Tandem colloidal quantum dot solar cells employing a graded recombination layer

Tuning of the electronic bandgap in colloidal quantum dots (CQDs) by changing their size enables the spectral response of CQD-based photodetectors 1 , 2 , 3 , 4 , 5 and photovoltaic 6 , 7 , 8 , 9 , 10 , 11 , 12 devices to be tailored. Multi-junction solar cells made from a combination of CQDs of differing sizes and thus bandgaps are a promising means by which to increase the energy harvested from the Sun's broad spectrum. Here, we report the first CQD tandem solar cells using the size-effect tuning of a single CQD material, PbS. We use a graded recombination layer to provide a progression of work functions from the hole-accepting electrode in the bottom cell to the electron-accepting electrode in the top cell, allowing matched electron and hole currents to meet and recombine.
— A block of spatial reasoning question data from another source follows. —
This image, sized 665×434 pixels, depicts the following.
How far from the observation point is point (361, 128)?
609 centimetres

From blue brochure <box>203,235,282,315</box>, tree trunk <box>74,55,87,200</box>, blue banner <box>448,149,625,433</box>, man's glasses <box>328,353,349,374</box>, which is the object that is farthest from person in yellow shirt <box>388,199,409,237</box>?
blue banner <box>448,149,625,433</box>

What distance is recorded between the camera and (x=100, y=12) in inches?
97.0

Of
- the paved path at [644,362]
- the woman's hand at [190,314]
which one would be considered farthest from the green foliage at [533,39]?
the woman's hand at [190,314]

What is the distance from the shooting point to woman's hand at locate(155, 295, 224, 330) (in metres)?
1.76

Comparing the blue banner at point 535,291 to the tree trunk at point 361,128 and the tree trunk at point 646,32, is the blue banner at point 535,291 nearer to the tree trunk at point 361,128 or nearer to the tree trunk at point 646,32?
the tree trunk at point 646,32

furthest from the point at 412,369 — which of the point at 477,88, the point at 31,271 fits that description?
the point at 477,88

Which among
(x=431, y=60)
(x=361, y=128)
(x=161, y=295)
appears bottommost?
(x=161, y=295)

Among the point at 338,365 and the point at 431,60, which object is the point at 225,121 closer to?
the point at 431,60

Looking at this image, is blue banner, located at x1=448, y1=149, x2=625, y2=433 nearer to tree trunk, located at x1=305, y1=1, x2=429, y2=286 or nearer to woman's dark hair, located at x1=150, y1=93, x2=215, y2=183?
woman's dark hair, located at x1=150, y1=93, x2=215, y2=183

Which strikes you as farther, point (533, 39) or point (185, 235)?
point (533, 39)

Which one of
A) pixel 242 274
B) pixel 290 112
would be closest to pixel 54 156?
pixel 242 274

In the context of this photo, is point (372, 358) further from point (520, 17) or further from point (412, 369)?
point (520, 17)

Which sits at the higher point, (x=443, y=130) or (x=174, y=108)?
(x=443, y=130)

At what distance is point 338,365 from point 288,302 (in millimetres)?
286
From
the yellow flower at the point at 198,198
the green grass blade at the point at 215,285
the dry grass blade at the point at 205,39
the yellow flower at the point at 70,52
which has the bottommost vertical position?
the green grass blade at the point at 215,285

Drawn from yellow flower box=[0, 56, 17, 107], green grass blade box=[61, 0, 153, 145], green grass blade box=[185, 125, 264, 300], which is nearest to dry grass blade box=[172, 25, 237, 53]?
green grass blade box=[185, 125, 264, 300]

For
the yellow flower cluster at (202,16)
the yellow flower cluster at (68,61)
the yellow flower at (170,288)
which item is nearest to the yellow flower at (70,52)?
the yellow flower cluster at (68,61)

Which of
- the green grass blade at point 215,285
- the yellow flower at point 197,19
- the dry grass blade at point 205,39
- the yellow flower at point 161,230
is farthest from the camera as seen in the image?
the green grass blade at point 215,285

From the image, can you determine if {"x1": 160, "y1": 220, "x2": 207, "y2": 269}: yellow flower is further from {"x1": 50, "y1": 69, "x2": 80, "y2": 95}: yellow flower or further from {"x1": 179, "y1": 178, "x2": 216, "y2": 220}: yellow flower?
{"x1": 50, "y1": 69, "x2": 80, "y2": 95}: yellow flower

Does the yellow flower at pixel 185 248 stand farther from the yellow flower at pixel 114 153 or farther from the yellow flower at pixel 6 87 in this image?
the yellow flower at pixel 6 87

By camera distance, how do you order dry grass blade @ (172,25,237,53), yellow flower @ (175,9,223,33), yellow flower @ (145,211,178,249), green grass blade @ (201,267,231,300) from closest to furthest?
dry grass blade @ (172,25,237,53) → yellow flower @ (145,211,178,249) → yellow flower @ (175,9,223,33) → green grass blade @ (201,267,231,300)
Our tandem solar cell has an open-circuit voltage of 1.06 V, equal to the sum of the two constituent single-junction devices, and a solar power conversion efficiency of up to 4.2%. Researchers report a colloidal quantum-dot solar cell that features two junctions, each designed to absorb and convert different spectral bands of light within the solar spectrum. The device offers a power conversion efficiency of 4.2% and an open circuit voltage of 1.06 V.